What you are asked to do: Could every entry be set down once more, exactly as given?

....................

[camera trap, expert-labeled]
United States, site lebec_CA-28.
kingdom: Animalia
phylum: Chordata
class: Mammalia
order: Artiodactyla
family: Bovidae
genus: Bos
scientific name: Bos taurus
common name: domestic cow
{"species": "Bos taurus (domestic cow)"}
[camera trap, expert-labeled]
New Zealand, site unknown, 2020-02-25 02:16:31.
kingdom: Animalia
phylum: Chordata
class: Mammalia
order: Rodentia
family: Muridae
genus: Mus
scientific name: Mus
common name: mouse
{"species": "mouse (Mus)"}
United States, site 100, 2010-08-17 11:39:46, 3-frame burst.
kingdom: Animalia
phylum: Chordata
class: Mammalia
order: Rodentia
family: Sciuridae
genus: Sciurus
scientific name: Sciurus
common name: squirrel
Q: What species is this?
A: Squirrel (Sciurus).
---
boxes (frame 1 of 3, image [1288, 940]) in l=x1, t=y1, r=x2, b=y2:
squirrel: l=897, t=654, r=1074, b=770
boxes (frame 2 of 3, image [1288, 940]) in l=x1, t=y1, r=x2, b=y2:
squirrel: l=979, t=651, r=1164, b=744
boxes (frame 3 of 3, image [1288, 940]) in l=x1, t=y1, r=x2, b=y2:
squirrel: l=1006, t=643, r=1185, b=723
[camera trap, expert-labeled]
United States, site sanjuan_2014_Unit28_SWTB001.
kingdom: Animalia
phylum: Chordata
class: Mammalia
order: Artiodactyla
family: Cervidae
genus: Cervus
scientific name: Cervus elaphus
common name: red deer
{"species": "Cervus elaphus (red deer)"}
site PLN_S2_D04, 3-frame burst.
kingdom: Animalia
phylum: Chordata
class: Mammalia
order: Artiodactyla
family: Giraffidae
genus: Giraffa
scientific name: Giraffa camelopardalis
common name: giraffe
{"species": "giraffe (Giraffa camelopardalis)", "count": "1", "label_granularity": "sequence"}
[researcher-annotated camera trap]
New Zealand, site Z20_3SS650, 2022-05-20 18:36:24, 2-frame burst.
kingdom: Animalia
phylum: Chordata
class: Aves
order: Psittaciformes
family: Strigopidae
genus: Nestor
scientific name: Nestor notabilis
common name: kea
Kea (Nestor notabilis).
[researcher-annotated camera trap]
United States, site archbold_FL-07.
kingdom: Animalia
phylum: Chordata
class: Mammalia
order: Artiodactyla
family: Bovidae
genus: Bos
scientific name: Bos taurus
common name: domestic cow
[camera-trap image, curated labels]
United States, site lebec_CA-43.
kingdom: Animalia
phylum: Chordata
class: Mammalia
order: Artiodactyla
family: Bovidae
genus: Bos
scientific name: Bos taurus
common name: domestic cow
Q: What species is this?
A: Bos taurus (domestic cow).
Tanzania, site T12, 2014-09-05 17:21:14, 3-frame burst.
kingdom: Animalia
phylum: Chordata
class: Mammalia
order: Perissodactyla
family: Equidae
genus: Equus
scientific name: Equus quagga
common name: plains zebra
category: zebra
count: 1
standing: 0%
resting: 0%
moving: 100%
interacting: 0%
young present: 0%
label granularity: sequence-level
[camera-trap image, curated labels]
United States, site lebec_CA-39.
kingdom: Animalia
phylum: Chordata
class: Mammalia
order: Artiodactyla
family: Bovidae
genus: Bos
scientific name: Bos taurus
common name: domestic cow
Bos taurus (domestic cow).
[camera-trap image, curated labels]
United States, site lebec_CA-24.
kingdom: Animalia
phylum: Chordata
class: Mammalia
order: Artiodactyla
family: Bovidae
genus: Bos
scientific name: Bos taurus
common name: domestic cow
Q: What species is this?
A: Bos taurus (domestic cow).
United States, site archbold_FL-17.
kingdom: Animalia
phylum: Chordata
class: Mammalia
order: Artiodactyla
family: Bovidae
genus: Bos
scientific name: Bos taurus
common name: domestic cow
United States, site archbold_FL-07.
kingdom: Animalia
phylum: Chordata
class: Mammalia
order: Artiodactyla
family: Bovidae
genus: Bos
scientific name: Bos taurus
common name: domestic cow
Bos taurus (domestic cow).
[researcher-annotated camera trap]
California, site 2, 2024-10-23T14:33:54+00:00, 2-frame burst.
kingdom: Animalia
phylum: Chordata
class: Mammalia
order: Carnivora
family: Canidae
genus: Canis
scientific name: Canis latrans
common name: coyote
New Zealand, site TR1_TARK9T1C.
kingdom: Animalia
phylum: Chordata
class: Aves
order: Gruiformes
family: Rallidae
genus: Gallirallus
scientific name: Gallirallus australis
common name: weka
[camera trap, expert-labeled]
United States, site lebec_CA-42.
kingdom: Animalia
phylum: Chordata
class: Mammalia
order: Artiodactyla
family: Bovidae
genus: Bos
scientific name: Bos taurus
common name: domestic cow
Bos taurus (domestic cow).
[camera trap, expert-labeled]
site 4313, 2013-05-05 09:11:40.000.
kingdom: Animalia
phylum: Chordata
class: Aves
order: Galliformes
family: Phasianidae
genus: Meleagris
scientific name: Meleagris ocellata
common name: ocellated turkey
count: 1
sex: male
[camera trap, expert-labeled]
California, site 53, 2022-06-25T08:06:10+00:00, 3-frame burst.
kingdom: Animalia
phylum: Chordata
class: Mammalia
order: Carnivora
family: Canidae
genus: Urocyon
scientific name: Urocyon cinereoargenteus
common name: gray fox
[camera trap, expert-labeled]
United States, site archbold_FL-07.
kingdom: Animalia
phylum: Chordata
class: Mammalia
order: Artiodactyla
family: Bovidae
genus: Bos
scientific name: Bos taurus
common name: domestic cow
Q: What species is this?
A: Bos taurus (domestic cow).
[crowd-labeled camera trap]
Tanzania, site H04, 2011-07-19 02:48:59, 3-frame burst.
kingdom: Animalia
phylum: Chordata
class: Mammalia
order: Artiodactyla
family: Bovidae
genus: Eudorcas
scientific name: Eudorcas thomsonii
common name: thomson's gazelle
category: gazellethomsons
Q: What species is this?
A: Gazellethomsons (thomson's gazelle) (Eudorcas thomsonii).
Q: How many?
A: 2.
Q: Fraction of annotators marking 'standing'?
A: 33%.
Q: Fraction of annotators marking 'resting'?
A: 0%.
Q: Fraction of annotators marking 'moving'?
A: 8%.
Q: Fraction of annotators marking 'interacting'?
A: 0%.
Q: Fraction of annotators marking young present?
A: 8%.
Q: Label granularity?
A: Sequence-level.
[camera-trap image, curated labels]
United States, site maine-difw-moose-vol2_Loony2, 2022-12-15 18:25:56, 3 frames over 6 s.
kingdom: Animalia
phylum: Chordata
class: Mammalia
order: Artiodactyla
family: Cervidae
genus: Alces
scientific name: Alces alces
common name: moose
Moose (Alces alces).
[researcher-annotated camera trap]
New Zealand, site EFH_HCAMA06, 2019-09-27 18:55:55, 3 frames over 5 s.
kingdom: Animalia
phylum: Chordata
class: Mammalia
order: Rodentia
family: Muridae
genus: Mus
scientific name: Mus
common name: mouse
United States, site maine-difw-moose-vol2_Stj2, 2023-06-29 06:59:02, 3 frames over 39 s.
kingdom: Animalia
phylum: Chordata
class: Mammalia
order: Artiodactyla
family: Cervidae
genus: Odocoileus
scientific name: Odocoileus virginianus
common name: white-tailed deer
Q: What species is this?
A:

....................

Written solution:
[camera trap, expert-labeled]
United States, site lebec_CA-28.
kingdom: Animalia
phylum: Chordata
class: Mammalia
order: Artiodactyla
family: Bovidae
genus: Bos
scientific name: Bos taurus
common name: domestic cow
{"species": "Bos taurus (domestic cow)"}
[camera trap, expert-labeled]
New Zealand, site unknown, 2020-02-25 02:16:31.
kingdom: Animalia
phylum: Chordata
class: Mammalia
order: Rodentia
family: Muridae
genus: Mus
scientific name: Mus
common name: mouse
{"species": "mouse (Mus)"}
United States, site 100, 2010-08-17 11:39:46, 3-frame burst.
kingdom: Animalia
phylum: Chordata
class: Mammalia
order: Rodentia
family: Sciuridae
genus: Sciurus
scientific name: Sciurus
common name: squirrel
Q: What species is this?
A: Squirrel (Sciurus).
---
boxes (frame 1 of 3, image [1288, 940]) in l=x1, t=y1, r=x2, b=y2:
squirrel: l=897, t=654, r=1074, b=770
boxes (frame 2 of 3, image [1288, 940]) in l=x1, t=y1, r=x2, b=y2:
squirrel: l=979, t=651, r=1164, b=744
boxes (frame 3 of 3, image [1288, 940]) in l=x1, t=y1, r=x2, b=y2:
squirrel: l=1006, t=643, r=1185, b=723
[camera trap, expert-labeled]
United States, site sanjuan_2014_Unit28_SWTB001.
kingdom: Animalia
phylum: Chordata
class: Mammalia
order: Artiodactyla
family: Cervidae
genus: Cervus
scientific name: Cervus elaphus
common name: red deer
{"species": "Cervus elaphus (red deer)"}
site PLN_S2_D04, 3-frame burst.
kingdom: Animalia
phylum: Chordata
class: Mammalia
order: Artiodactyla
family: Giraffidae
genus: Giraffa
scientific name: Giraffa camelopardalis
common name: giraffe
{"species": "giraffe (Giraffa camelopardalis)", "count": "1", "label_granularity": "sequence"}
[researcher-annotated camera trap]
New Zealand, site Z20_3SS650, 2022-05-20 18:36:24, 2-frame burst.
kingdom: Animalia
phylum: Chordata
class: Aves
order: Psittaciformes
family: Strigopidae
genus: Nestor
scientific name: Nestor notabilis
common name: kea
Kea (Nestor notabilis).
[researcher-annotated camera trap]
United States, site archbold_FL-07.
kingdom: Animalia
phylum: Chordata
class: Mammalia
order: Artiodactyla
family: Bovidae
genus: Bos
scientific name: Bos taurus
common name: domestic cow
[camera-trap image, curated labels]
United States, site lebec_CA-43.
kingdom: Animalia
phylum: Chordata
class: Mammalia
order: Artiodactyla
family: Bovidae
genus: Bos
scientific name: Bos taurus
common name: domestic cow
Q: What species is this?
A: Bos taurus (domestic cow).
Tanzania, site T12, 2014-09-05 17:21:14, 3-frame burst.
kingdom: Animalia
phylum: Chordata
class: Mammalia
order: Perissodactyla
family: Equidae
genus: Equus
scientific name: Equus quagga
common name: plains zebra
category: zebra
count: 1
standing: 0%
resting: 0%
moving: 100%
interacting: 0%
young present: 0%
label granularity: sequence-level
[camera-trap image, curated labels]
United States, site lebec_CA-39.
kingdom: Animalia
phylum: Chordata
class: Mammalia
order: Artiodactyla
family: Bovidae
genus: Bos
scientific name: Bos taurus
common name: domestic cow
Bos taurus (domestic cow).
[camera-trap image, curated labels]
United States, site lebec_CA-24.
kingdom: Animalia
phylum: Chordata
class: Mammalia
order: Artiodactyla
family: Bovidae
genus: Bos
scientific name: Bos taurus
common name: domestic cow
Q: What species is this?
A: Bos taurus (domestic cow).
United States, site archbold_FL-17.
kingdom: Animalia
phylum: Chordata
class: Mammalia
order: Artiodactyla
family: Bovidae
genus: Bos
scientific name: Bos taurus
common name: domestic cow
United States, site archbold_FL-07.
kingdom: Animalia
phylum: Chordata
class: Mammalia
order: Artiodactyla
family: Bovidae
genus: Bos
scientific name: Bos taurus
common name: domestic cow
Bos taurus (domestic cow).
[researcher-annotated camera trap]
California, site 2, 2024-10-23T14:33:54+00:00, 2-frame burst.
kingdom: Animalia
phylum: Chordata
class: Mammalia
order: Carnivora
family: Canidae
genus: Canis
scientific name: Canis latrans
common name: coyote
New Zealand, site TR1_TARK9T1C.
kingdom: Animalia
phylum: Chordata
class: Aves
order: Gruiformes
family: Rallidae
genus: Gallirallus
scientific name: Gallirallus australis
common name: weka
[camera trap, expert-labeled]
United States, site lebec_CA-42.
kingdom: Animalia
phylum: Chordata
class: Mammalia
order: Artiodactyla
family: Bovidae
genus: Bos
scientific name: Bos taurus
common name: domestic cow
Bos taurus (domestic cow).
[camera trap, expert-labeled]
site 4313, 2013-05-05 09:11:40.000.
kingdom: Animalia
phylum: Chordata
class: Aves
order: Galliformes
family: Phasianidae
genus: Meleagris
scientific name: Meleagris ocellata
common name: ocellated turkey
count: 1
sex: male
[camera trap, expert-labeled]
California, site 53, 2022-06-25T08:06:10+00:00, 3-frame burst.
kingdom: Animalia
phylum: Chordata
class: Mammalia
order: Carnivora
family: Canidae
genus: Urocyon
scientific name: Urocyon cinereoargenteus
common name: gray fox
[camera trap, expert-labeled]
United States, site archbold_FL-07.
kingdom: Animalia
phylum: Chordata
class: Mammalia
order: Artiodactyla
family: Bovidae
genus: Bos
scientific name: Bos taurus
common name: domestic cow
Q: What species is this?
A: Bos taurus (domestic cow).
[crowd-labeled camera trap]
Tanzania, site H04, 2011-07-19 02:48:59, 3-frame burst.
kingdom: Animalia
phylum: Chordata
class: Mammalia
order: Artiodactyla
family: Bovidae
genus: Eudorcas
scientific name: Eudorcas thomsonii
common name: thomson's gazelle
category: gazellethomsons
Q: What species is this?
A: Gazellethomsons (thomson's gazelle) (Eudorcas thomsonii).
Q: How many?
A: 2.
Q: Fraction of annotators marking 'standing'?
A: 33%.
Q: Fraction of annotators marking 'resting'?
A: 0%.
Q: Fraction of annotators marking 'moving'?
A: 8%.
Q: Fraction of annotators marking 'interacting'?
A: 0%.
Q: Fraction of annotators marking young present?
A: 8%.
Q: Label granularity?
A: Sequence-level.
[camera-trap image, curated labels]
United States, site maine-difw-moose-vol2_Loony2, 2022-12-15 18:25:56, 3 frames over 6 s.
kingdom: Animalia
phylum: Chordata
class: Mammalia
order: Artiodactyla
family: Cervidae
genus: Alces
scientific name: Alces alces
common name: moose
Moose (Alces alces).
[researcher-annotated camera trap]
New Zealand, site EFH_HCAMA06, 2019-09-27 18:55:55, 3 frames over 5 s.
kingdom: Animalia
phylum: Chordata
class: Mammalia
order: Rodentia
family: Muridae
genus: Mus
scientific name: Mus
common name: mouse
United States, site maine-difw-moose-vol2_Stj2, 2023-06-29 06:59:02, 3 frames over 39 s.
kingdom: Animalia
phylum: Chordata
class: Mammalia
order: Artiodactyla
family: Cervidae
genus: Odocoileus
scientific name: Odocoileus virginianus
common name: white-tailed deer
Q: What species is this?
A:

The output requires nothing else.